Robert with Martin Kampmann led this study with the graduate students in the UCSF Integrative Program in Quantitative Biology to provide authentic research experience in the classroom. A great passion and an awesome job, Robert!
In the study, the authors screened a comprehensive library of α-synuclein missense mutants in yeast cells treated with a variety of small molecules that perturb cellular processes linked to α-synuclein biology and pathobiology. Authors found that the conformation of α-synuclein previously shown to drive yeast toxicity—an extended, membrane-bound helix—is largely unaffected by these chemical perturbations, underscoring the importance of this conformational state as a driver of cellular toxicity.

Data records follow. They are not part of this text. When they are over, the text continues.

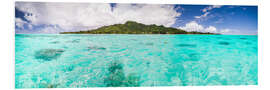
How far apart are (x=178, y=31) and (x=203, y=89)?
7.43 ft

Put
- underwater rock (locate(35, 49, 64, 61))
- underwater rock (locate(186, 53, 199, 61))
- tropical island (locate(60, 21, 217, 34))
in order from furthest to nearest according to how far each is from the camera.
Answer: tropical island (locate(60, 21, 217, 34)) → underwater rock (locate(186, 53, 199, 61)) → underwater rock (locate(35, 49, 64, 61))

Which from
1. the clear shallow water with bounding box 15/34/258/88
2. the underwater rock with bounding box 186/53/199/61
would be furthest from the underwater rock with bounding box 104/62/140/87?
the underwater rock with bounding box 186/53/199/61

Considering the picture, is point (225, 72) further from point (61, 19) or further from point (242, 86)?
Answer: point (61, 19)

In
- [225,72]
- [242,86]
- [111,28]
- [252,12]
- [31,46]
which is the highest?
[252,12]

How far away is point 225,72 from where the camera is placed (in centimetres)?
305

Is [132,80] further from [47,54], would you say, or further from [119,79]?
[47,54]

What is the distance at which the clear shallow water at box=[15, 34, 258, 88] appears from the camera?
2715mm

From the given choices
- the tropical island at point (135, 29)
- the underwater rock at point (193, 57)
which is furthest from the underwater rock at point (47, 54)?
the underwater rock at point (193, 57)

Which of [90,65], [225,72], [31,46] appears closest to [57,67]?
[90,65]

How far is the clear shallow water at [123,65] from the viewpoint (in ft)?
8.91

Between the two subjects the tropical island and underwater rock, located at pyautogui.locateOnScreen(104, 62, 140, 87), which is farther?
the tropical island

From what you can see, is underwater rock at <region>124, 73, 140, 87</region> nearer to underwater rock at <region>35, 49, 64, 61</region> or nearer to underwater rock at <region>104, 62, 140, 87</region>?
underwater rock at <region>104, 62, 140, 87</region>

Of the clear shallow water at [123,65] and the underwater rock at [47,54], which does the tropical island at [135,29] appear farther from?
the underwater rock at [47,54]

On the other hand, the chemical perturbations have a significant effect on the ability of mutations to suppress α-synuclein toxicity. Moreover, the sequence determinants of α-synuclein toxicity are well described by a simple structural model of the membrane-bound helix.
This model predicts that α-synuclein penetrates the membrane to constant depth across its length but that membrane affinity decreases toward the C-terminus, which is consistent with orthogonal biophysical measurements.